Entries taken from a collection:
'''
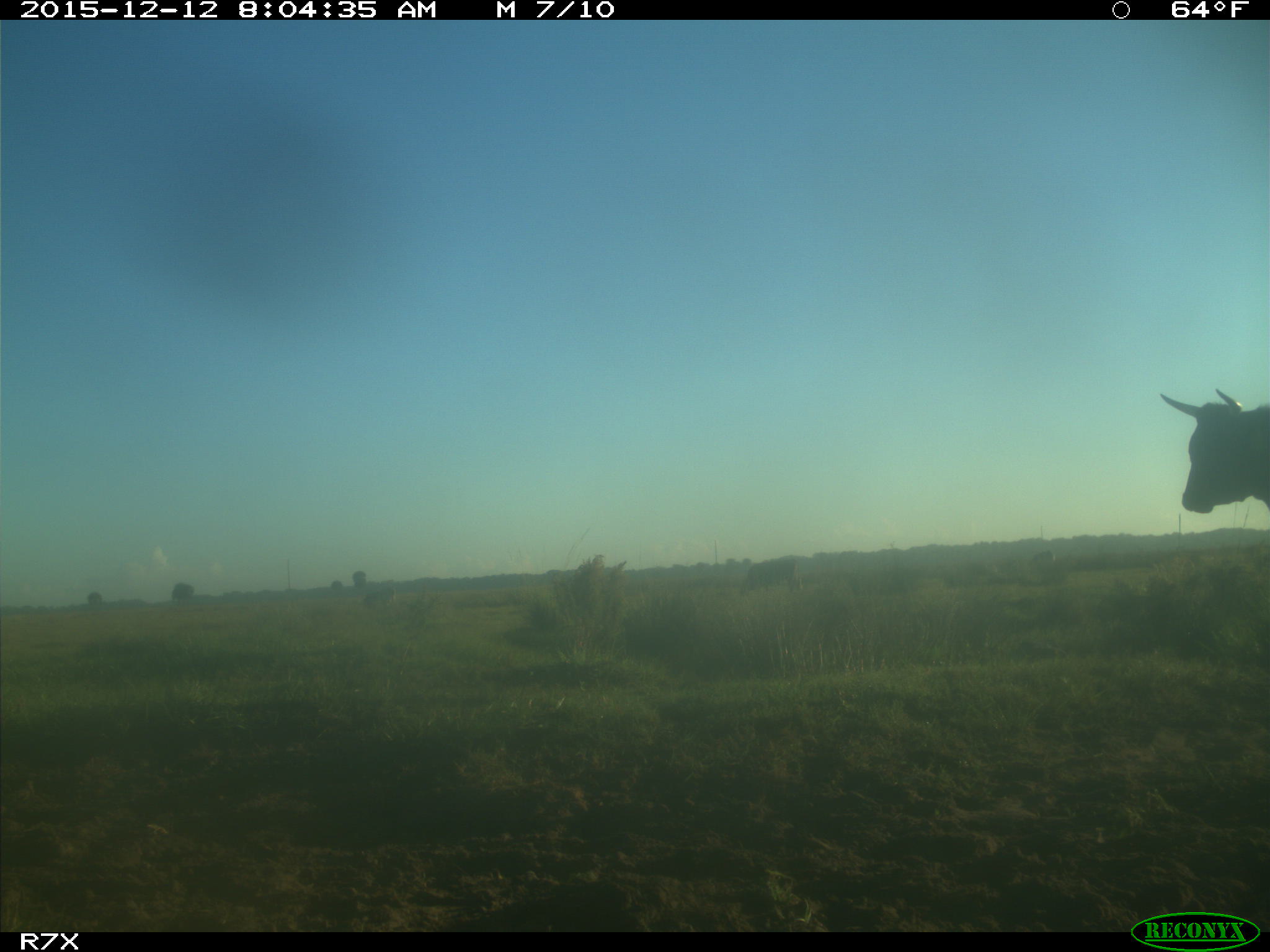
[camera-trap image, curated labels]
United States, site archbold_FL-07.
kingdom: Animalia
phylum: Chordata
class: Mammalia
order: Artiodactyla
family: Bovidae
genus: Bos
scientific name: Bos taurus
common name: domestic cow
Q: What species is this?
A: Bos taurus (domestic cow).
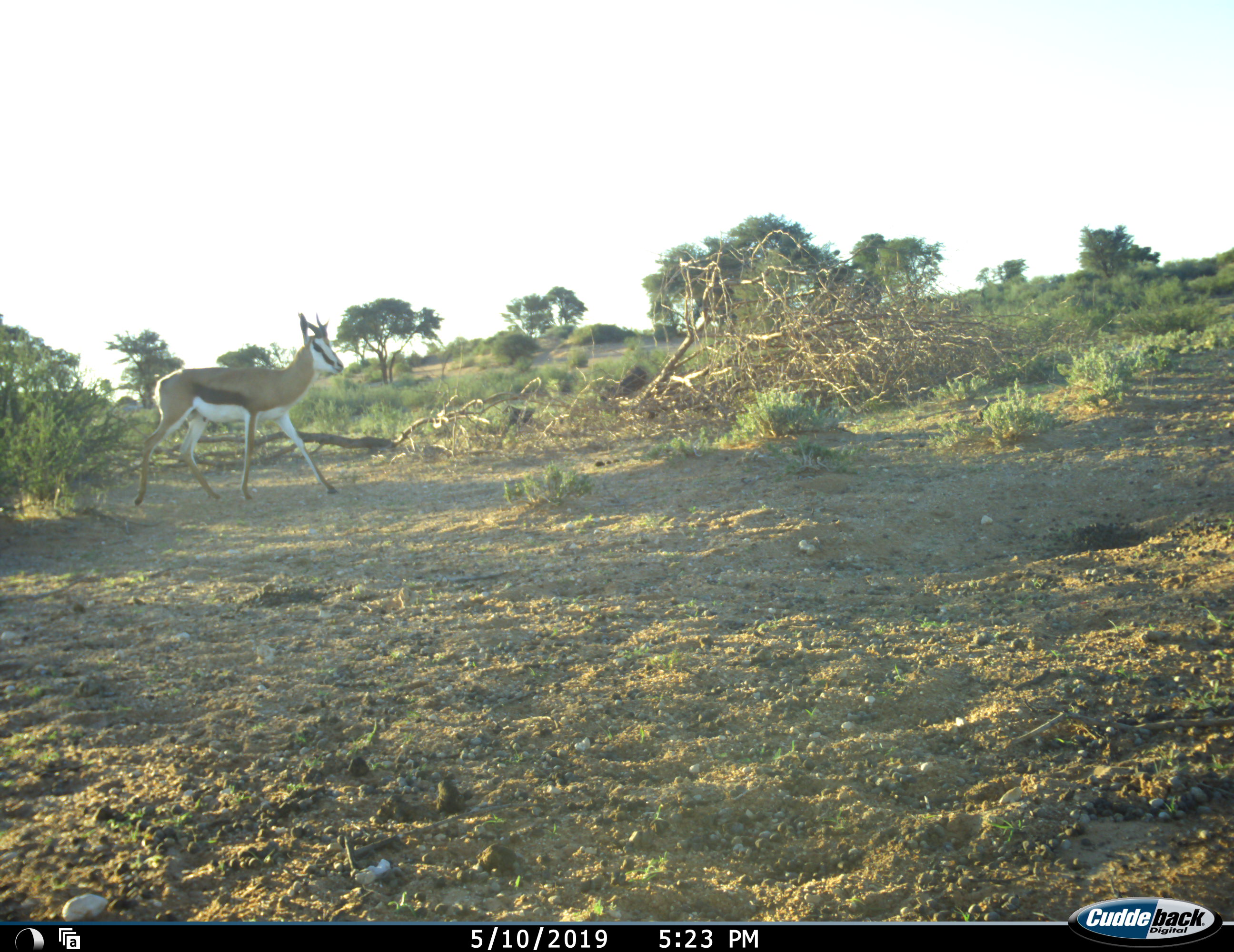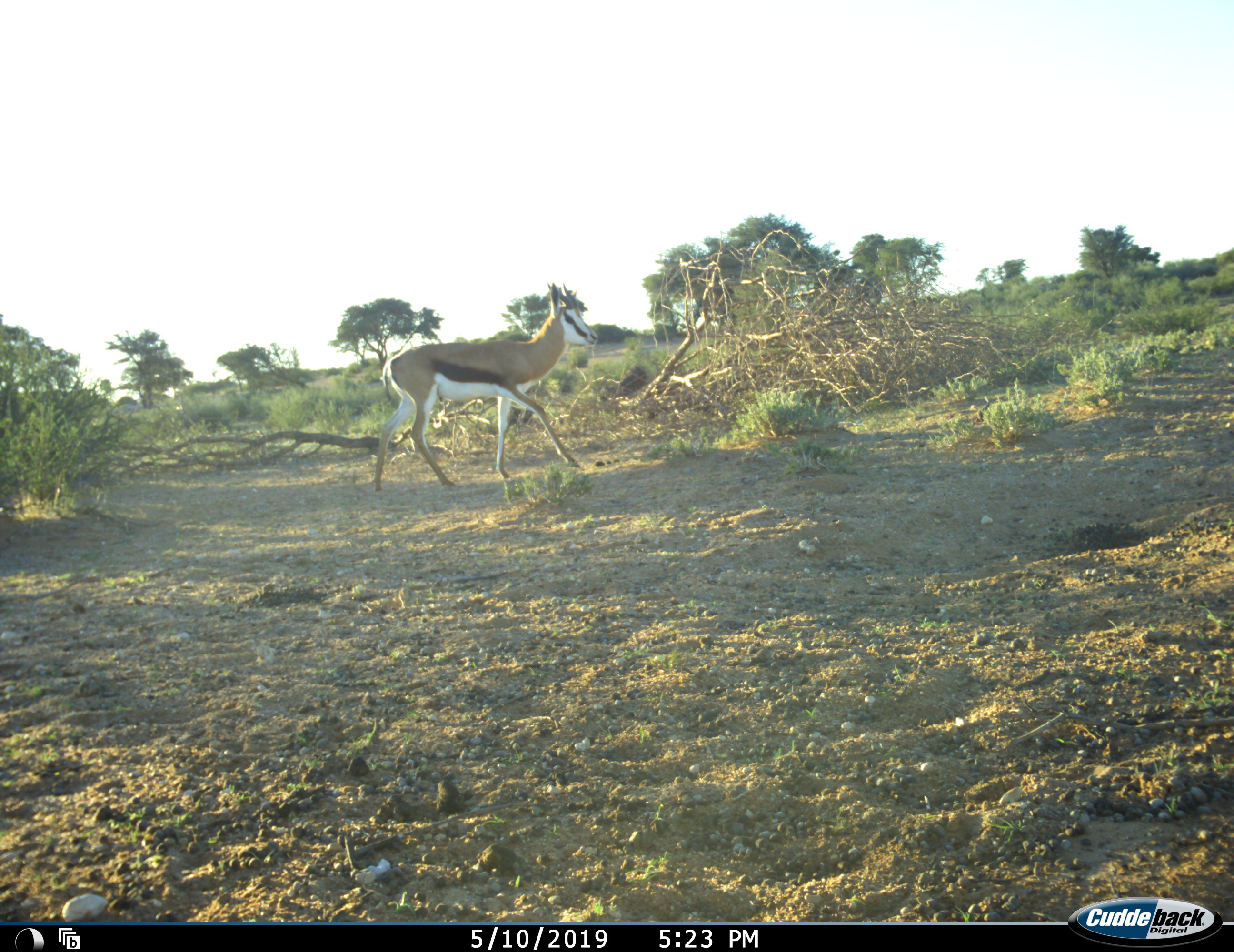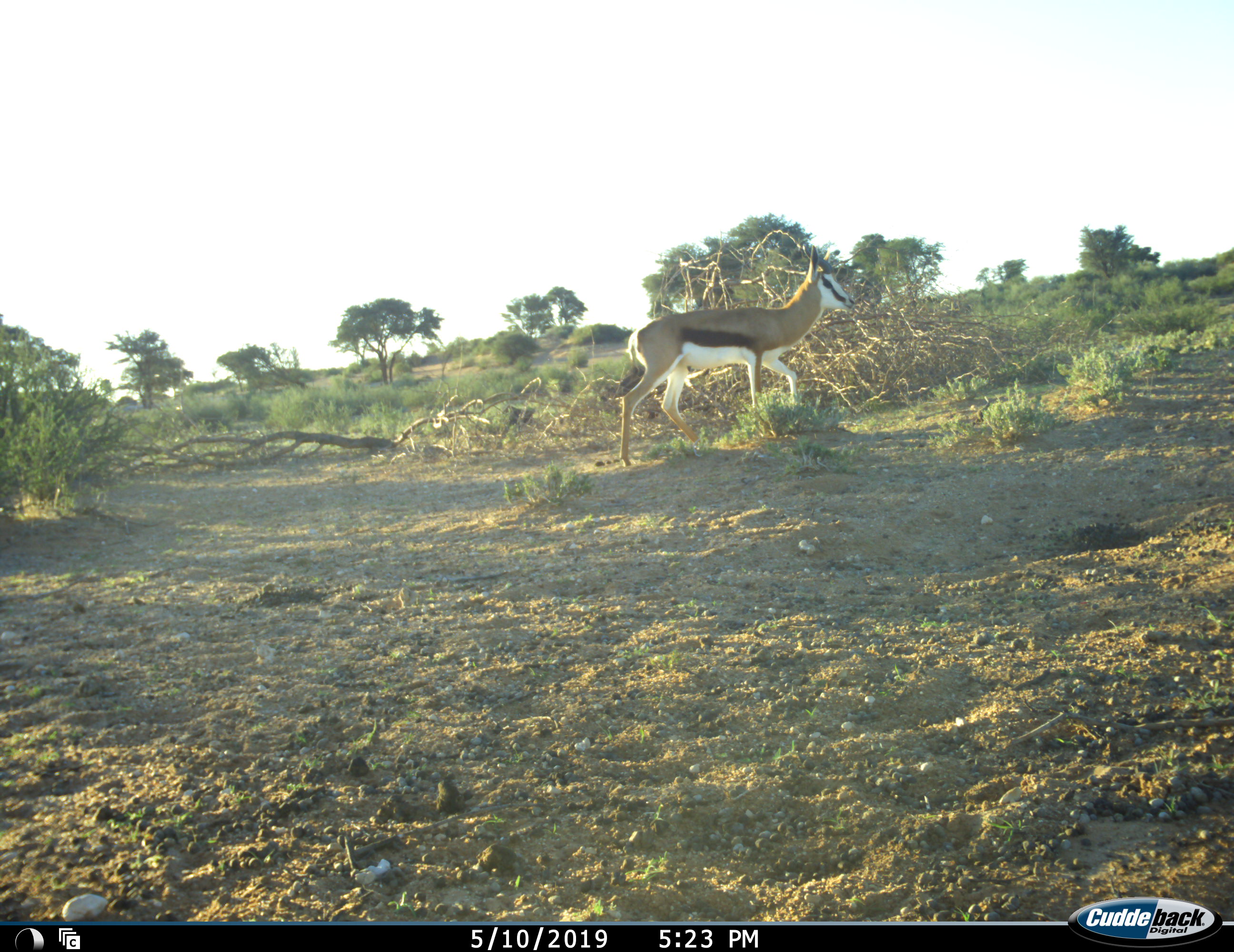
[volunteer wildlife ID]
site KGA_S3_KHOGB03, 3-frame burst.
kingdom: Animalia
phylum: Chordata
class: Mammalia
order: Artiodactyla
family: Bovidae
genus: Antidorcas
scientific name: Antidorcas marsupialis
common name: springbok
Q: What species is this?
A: Springbok (Antidorcas marsupialis).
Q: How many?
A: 1.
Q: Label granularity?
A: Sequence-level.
'''
◆ **How to complete this task**
Give each record above back word for word, but carry over none of the pictures.

◆ **Written solution**
[camera-trap image, curated labels]
United States, site archbold_FL-07.
kingdom: Animalia
phylum: Chordata
class: Mammalia
order: Artiodactyla
family: Bovidae
genus: Bos
scientific name: Bos taurus
common name: domestic cow
Q: What species is this?
A: Bos taurus (domestic cow).
[volunteer wildlife ID]
site KGA_S3_KHOGB03, 3-frame burst.
kingdom: Animalia
phylum: Chordata
class: Mammalia
order: Artiodactyla
family: Bovidae
genus: Antidorcas
scientific name: Antidorcas marsupialis
common name: springbok
Q: What species is this?
A: Springbok (Antidorcas marsupialis).
Q: How many?
A: 1.
Q: Label granularity?
A: Sequence-level.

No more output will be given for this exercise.